Proven Pros

How it works

Track records proven by real permits

Most contractor sites rank by who pays the most or who collects the most reviews. We do something simpler and harder to game: we show what contractors have actually built, according to the public record.

1

We collect public building permits

When work is done legally, a building department issues a permit. Those permits are public records. We collect them across thousands of jurisdictions, including the trade, the project value, the date, and the address.

2

We link each permit to the contractor who pulled it

Each permit names a contractor. We normalize that name and match it, within the same state, to a contractor entity. We keep matches high-precision: when a name is ambiguous, we leave the permit unlinked rather than attribute it to the wrong company.

3

We turn that into a verified track record

A contractor's profile is the sum of their linked permits: how many jobs, in which trades, in which towns, at what typical value, and how recently. Nothing here is self-reported. Contractors can claim their profile to add details like a bio and photos, but they can never edit the permit record itself.

Common questions

What does permit-verified mean?
A permit-verified track record is built only from public building-permit records that name the contractor who did the work. We do not use self-reported job counts, paid placements, or reviews.

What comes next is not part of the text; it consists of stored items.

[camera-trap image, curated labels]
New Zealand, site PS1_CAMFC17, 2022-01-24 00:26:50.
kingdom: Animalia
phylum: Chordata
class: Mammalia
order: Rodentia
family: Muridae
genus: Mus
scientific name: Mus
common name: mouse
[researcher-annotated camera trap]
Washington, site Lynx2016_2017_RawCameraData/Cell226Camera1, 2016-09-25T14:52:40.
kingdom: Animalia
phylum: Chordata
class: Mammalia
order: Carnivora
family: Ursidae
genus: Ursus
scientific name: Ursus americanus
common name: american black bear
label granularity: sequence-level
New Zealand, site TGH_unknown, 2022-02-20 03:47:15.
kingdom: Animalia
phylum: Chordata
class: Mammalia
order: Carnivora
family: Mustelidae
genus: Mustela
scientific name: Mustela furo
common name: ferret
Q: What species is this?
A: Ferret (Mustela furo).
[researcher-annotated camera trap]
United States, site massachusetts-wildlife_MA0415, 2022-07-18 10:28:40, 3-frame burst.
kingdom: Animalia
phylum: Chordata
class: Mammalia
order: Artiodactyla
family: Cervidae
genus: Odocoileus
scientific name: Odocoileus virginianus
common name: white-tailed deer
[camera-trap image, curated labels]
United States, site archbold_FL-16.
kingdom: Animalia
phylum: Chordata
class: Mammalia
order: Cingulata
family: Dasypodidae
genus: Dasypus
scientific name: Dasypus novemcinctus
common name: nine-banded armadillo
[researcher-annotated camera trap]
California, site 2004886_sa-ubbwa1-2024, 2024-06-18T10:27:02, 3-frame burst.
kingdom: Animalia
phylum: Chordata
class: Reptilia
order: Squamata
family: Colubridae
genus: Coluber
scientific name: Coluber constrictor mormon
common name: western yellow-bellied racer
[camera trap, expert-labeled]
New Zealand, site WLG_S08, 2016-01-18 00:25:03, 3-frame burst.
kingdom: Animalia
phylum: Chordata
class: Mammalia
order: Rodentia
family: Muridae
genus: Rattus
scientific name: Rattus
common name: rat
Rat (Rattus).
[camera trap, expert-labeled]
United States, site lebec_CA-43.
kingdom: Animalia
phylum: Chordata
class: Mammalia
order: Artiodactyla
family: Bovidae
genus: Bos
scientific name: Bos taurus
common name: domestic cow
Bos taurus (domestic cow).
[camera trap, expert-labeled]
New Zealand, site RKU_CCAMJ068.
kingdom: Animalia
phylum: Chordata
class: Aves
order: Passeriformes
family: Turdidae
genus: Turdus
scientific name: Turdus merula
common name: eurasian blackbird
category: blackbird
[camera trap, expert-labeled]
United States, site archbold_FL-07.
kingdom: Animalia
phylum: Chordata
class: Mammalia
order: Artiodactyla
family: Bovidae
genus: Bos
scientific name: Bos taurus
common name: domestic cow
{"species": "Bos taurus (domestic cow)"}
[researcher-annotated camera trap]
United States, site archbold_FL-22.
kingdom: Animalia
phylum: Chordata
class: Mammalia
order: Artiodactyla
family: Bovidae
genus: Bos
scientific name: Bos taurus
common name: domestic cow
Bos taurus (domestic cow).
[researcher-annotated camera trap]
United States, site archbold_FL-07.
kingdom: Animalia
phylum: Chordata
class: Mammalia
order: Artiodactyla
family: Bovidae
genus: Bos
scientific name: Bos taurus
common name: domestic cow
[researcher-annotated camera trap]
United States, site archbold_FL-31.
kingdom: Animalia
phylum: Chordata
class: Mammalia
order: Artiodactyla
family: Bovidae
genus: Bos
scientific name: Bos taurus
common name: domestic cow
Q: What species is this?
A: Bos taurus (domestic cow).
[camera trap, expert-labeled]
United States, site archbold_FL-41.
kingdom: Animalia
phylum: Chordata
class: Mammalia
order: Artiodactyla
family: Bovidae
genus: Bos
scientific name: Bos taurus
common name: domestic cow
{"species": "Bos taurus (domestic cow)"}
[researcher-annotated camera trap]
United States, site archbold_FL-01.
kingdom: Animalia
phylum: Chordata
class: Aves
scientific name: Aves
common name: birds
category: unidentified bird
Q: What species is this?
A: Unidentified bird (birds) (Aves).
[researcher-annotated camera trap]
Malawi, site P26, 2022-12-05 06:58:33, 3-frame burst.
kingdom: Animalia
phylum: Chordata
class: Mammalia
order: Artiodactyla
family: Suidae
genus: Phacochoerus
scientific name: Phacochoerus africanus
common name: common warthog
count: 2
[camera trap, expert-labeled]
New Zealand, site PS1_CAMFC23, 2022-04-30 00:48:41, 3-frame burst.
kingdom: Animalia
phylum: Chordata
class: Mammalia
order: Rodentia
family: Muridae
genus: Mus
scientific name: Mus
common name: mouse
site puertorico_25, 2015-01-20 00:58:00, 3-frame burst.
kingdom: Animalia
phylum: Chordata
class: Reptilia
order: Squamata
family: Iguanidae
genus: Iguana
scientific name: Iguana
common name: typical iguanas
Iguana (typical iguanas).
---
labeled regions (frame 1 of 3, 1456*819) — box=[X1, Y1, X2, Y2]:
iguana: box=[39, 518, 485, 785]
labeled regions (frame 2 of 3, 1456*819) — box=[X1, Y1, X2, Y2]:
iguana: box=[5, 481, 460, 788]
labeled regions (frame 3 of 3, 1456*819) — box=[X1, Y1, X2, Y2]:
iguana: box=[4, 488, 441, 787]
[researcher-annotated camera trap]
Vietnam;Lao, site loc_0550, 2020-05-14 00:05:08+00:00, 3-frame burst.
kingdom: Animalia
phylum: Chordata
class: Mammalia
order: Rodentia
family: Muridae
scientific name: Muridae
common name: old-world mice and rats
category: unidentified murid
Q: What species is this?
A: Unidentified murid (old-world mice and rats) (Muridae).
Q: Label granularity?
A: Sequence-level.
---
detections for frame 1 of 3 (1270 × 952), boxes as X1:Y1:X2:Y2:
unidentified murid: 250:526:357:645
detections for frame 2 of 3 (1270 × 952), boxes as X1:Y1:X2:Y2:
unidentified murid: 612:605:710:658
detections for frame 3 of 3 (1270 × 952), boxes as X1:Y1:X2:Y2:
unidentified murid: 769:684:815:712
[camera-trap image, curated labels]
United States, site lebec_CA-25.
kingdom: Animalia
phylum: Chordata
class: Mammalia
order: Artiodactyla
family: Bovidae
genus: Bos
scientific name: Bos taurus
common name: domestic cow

If a contractor has 40 permit-verified jobs, that means 40 public permits on file are linked to them.
Where does the data come from?
From the building departments themselves. Every permit is a public record filed when work is done legally. We collect those records across thousands of jurisdictions and match each permit to the contractor named on it.
How do you match a permit to a contractor?
We normalize the contractor name on each permit (dropping suffixes like LLC and Inc and standardizing punctuation) and match it, within the same state, to a contractor record. Matches are high-precision by design; when a name is ambiguous, we leave it unlinked rather than guess.
Are the cost figures quotes?
No. Cost ranges are the typical permitted project value for a trade in a place, drawn from the same public permit records. They describe what work like this has typically cost, not a quote for your project.